Dumping is the term the LTTE used for killing. I was familiar with the dialect LTTE used in their communication. In 1987, I had collected the documentation of LTTE kangaroo courts done with Nazi precision ordering “dumping” of 102 people who were shot and dumped in garbage pits for committing crimes like selling drugs, soliciting et al. I called the radio operator who knew Jaffna Tamil very well to confirm the content of the intercept; he was emphatic it was an order to kill Rajiv Gandhi. I was shocked and immediately informed the IPKF force commander.

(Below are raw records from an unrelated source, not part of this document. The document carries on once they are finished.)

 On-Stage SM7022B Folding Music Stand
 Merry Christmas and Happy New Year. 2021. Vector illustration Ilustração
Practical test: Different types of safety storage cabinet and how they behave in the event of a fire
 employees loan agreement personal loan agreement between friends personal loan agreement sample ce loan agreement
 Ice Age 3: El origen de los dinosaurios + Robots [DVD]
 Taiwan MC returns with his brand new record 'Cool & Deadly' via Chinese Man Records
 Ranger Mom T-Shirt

He asked me not to “touch it”. He had good reasons because we have no functional headquarters for follow up action. He asked me to hand over the audio cassette to the Intelligence Bureau in Chennai for taking further action. Immediately, I went over to the IB headquarters and met the joint director. 

He was a good friend known to me for more than a decade. He listened to the audio and laughed at me. “Colonel, it is all bravado. They are not specifically saying when and where Rajiv should be killed. In any case, I don’t believe they would kill Rajiv. Why would they?” I still remember the conversation because it left me uneasy though I had no answer to his logical reasoning. With a troubled mind, I returned to my office.

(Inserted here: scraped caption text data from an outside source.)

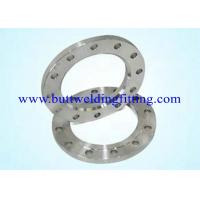 Wholesale Steel Flanges, ANSI 150# / 300# Alloy Steel Slip on Flanges ASTM A 182, GR F1, F11, F22, F5, F9, F91 from china suppliers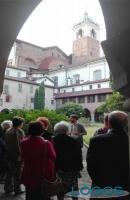 Turbigo - Visita alla Canonica di Novara
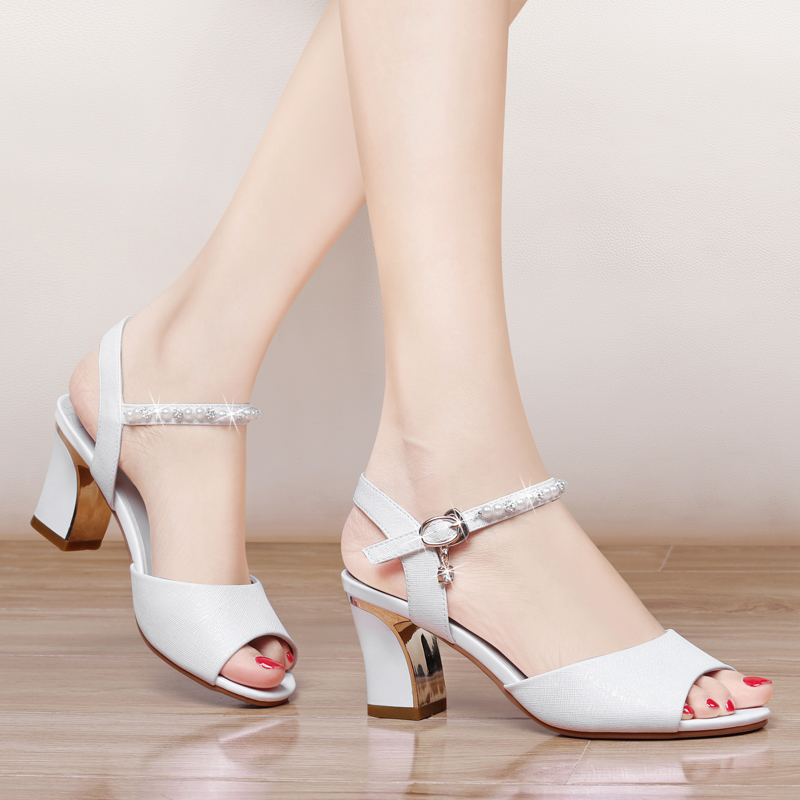 5848851502e Sandals female 2018 spring and summer new word buckle fish mouth shoes  trendy wild sexy high heels student shoes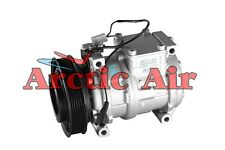 A/C compressor fits Dodge Caravan Jeep Grand Cherokee Wrangler Plymouth Voyager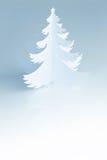 Schöner weißer handgemachter Weihnachtsbaum - Vertikale Lizenzfreie Stockbilder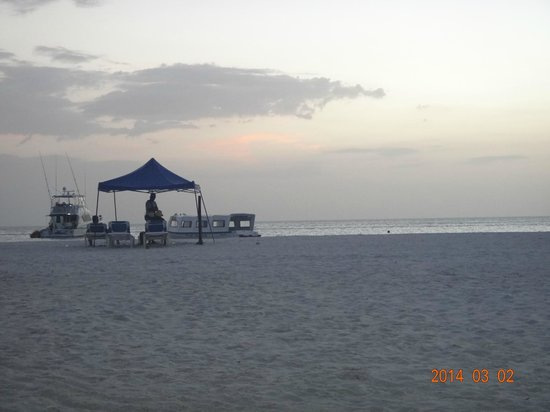 SUNSOL Punta Blanca: playa del hotel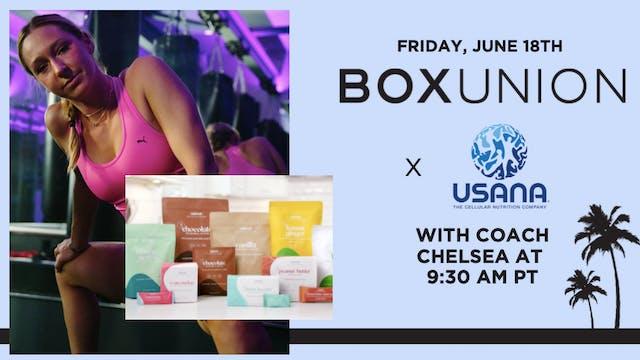 BoxUnion x USANA Shadowbox with Coach...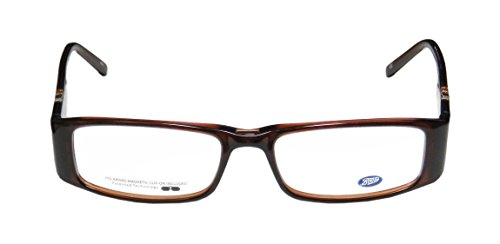 Boots 10w7 WomensLadies Rx Ready Sophisticated Designer Full-rim EyeglassesEyeglass Frame (51-16-135 Transparent Brown  Clear  Multicolor)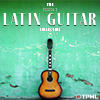 The Perfect Latin Guitar Collection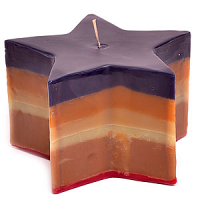 Layered Star Candles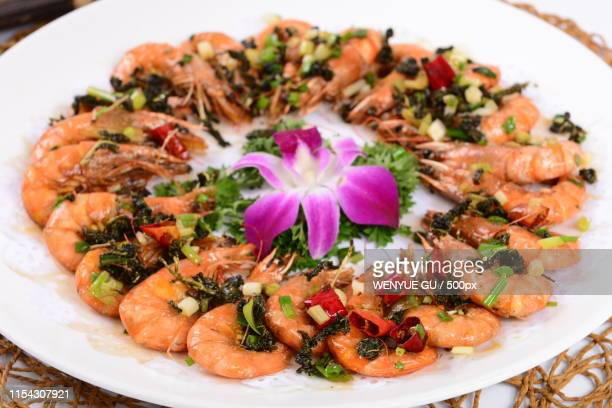 food - la digue island stock pictures, royalty-free photos & images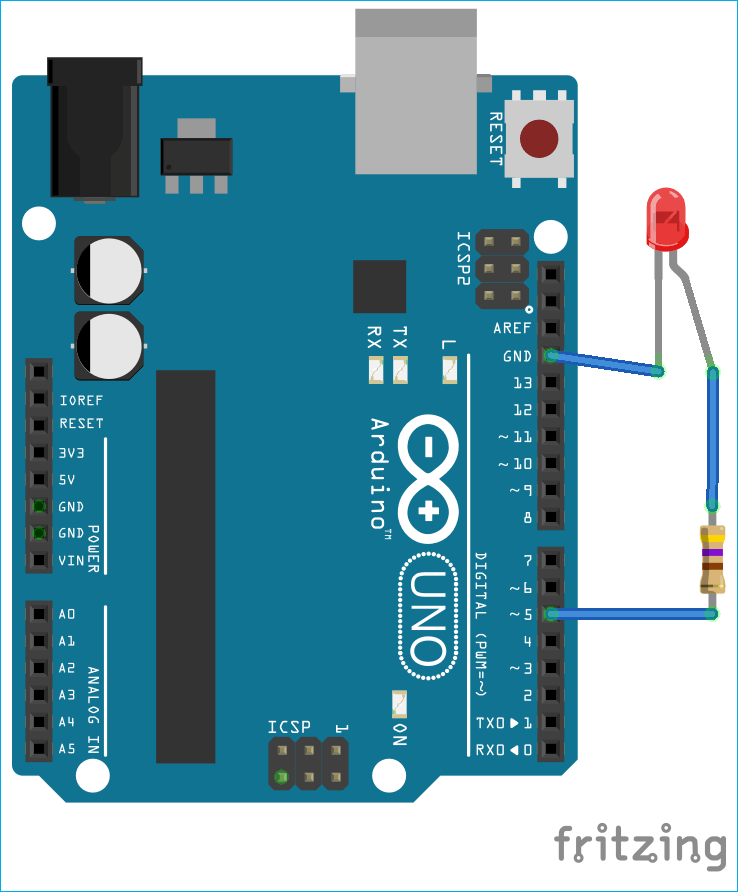 Arduino Node js Tutorial: Controlling Brightness of LED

I checked with my Sri Lankan Tamil sources who said Rajiv Gandhi’s assassination would be in keeping with Prabhakaran’s style.

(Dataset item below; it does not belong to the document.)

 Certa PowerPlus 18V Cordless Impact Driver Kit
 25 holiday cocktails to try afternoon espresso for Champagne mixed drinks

Later, when I was in New Delhi in early 1991, I dropped into the North Block office of the same IB officer I had met in Chennai. He was holding a top security appointment. He asked me about my future plans after retirement in March 1991 and offered to assist me in case I needed any help. I again asked him about the Rajiv Gandhi assassination cassette; he simply laughed it off.

The rest is history; Rajiv Gandhi’s killing came as a shock to me. I was left with a lingering feeling of guilt for not vigorously pursuing the information I had in hand which could have prevented the assassination. When the Special Investigation Team was formed to investigate Rajiv Gandhi’s assassination, its chief DR Karthikeyan called me to help out in the investigations. As I had retired, I suggested the names of officers and NCOs who could help him to progress the investigation.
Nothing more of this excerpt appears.